Aim of the exercise -> Write out the data below in full, unchanged, minus the images.

Data extract ->
■ ■ ■ ■ ■
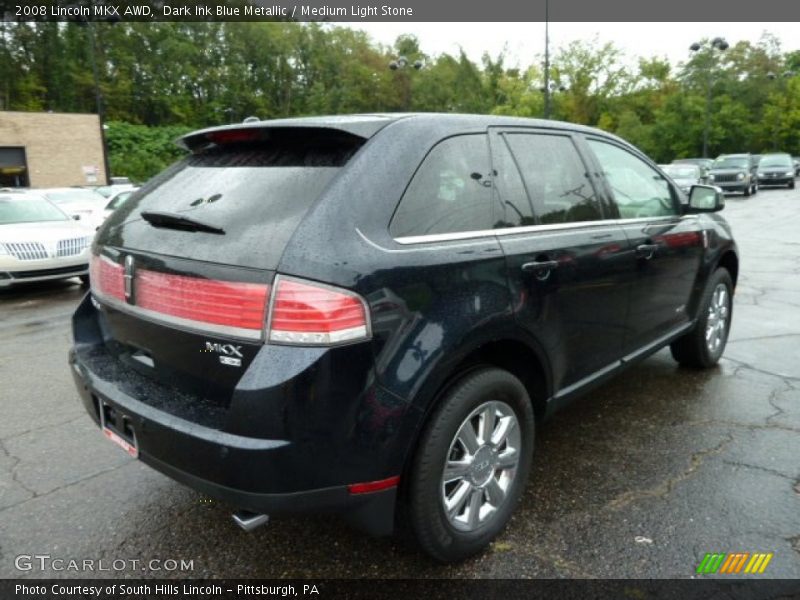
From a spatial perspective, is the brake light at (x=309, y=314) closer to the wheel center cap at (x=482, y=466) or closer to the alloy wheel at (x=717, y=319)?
the wheel center cap at (x=482, y=466)

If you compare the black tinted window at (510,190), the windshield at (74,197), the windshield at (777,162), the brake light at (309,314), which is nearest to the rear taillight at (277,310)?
the brake light at (309,314)

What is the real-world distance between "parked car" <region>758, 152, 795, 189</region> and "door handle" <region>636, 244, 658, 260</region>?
1218 inches

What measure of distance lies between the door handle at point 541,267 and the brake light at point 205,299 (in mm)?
1123

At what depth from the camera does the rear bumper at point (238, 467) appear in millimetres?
1907

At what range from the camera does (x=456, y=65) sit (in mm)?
53719

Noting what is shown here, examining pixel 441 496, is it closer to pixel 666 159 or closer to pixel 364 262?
pixel 364 262

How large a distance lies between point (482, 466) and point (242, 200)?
1.40 metres

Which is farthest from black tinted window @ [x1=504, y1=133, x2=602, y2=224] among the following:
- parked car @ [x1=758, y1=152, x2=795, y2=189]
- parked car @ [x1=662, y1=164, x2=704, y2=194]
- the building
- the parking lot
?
Answer: parked car @ [x1=758, y1=152, x2=795, y2=189]

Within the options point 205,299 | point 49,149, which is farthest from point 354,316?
point 49,149

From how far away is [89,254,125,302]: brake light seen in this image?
2477mm

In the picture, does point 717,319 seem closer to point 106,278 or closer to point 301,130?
point 301,130

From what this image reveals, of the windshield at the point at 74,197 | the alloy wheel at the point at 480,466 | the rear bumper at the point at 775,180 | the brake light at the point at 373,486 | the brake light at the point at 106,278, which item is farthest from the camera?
■ ■ ■ ■ ■
Solution to this problem ->
From a spatial perspective, is the brake light at (x=309, y=314) closer to the wheel center cap at (x=482, y=466) or closer to the alloy wheel at (x=717, y=319)?
the wheel center cap at (x=482, y=466)

If you compare the black tinted window at (510,190), the windshield at (74,197), the windshield at (777,162), the brake light at (309,314), which is nearest to the rear taillight at (277,310)?
the brake light at (309,314)

What is the real-world distance between "parked car" <region>758, 152, 795, 189</region> and "door handle" <region>636, 244, 658, 260</region>?
1218 inches

What measure of distance lies between the door handle at point 541,267 and the brake light at point 205,299 (in mm)?
1123

At what depth from the camera does the rear bumper at point (238, 467) appear in millimetres?
1907

At what range from the camera does (x=456, y=65) sit (in mm)?
53719

Noting what is shown here, examining pixel 441 496, is it closer to pixel 666 159 or closer to pixel 364 262?
pixel 364 262

How large a distance lies between point (482, 466) and point (242, 200)?
1.40 metres

Which is farthest from black tinted window @ [x1=504, y1=133, x2=602, y2=224] among the following:
- parked car @ [x1=758, y1=152, x2=795, y2=189]
- parked car @ [x1=662, y1=164, x2=704, y2=194]
- the building
- the parking lot
?
Answer: parked car @ [x1=758, y1=152, x2=795, y2=189]

Within the options point 205,299 | point 49,149, which is farthest from point 354,316?
point 49,149

From how far away is [89,254,125,302]: brake light seen in this image?
2477mm

In the picture, does point 717,319 seem closer to point 106,278 or closer to point 301,130?
point 301,130

From what this image reveals, of the windshield at the point at 74,197 | the alloy wheel at the point at 480,466 | the rear bumper at the point at 775,180 | the brake light at the point at 373,486 | the brake light at the point at 106,278, which item is farthest from the camera?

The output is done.